Action item:
Look below for the line containing "フリー画像| 人物写真| 子供ポートレイト|"; from there, print each line exactly up to and including the line containing "Moto in autostrada: confermato lo sconto", and stop.

——————

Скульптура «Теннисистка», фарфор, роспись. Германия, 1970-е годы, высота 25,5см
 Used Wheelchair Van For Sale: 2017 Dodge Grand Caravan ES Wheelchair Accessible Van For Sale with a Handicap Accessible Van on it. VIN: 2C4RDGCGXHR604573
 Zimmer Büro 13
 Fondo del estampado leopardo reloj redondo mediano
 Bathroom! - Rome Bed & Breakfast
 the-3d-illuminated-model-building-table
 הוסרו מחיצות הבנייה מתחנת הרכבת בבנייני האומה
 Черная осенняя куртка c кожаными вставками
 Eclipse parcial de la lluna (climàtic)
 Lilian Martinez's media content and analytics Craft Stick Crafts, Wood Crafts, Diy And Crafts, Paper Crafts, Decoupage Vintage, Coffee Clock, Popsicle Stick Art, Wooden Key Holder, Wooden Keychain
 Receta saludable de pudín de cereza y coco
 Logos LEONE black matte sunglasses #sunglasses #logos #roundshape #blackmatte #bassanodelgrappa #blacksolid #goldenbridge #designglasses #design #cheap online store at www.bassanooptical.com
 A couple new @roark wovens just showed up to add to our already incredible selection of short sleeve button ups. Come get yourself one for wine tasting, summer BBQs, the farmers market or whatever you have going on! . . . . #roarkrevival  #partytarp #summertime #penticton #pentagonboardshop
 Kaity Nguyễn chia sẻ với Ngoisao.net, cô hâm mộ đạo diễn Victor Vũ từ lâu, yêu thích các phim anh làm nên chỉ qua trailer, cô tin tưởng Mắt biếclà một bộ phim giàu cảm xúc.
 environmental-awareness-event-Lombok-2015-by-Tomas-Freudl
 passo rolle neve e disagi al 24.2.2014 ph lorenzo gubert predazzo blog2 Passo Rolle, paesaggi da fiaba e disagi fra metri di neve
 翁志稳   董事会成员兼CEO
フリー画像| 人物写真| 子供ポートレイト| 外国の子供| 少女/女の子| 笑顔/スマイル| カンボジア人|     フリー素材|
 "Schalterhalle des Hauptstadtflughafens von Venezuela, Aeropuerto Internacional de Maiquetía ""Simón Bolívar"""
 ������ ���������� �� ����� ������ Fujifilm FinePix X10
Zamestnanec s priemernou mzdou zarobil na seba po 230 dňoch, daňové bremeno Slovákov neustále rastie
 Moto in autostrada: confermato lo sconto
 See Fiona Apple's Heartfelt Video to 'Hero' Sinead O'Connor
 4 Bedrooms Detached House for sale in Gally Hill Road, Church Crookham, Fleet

——————

Written response:
フリー画像| 人物写真| 子供ポートレイト| 外国の子供| 少女/女の子| 笑顔/スマイル| カンボジア人|     フリー素材|
 "Schalterhalle des Hauptstadtflughafens von Venezuela, Aeropuerto Internacional de Maiquetía ""Simón Bolívar"""
 ������ ���������� �� ����� ������ Fujifilm FinePix X10
Zamestnanec s priemernou mzdou zarobil na seba po 230 dňoch, daňové bremeno Slovákov neustále rastie
 Moto in autostrada: confermato lo sconto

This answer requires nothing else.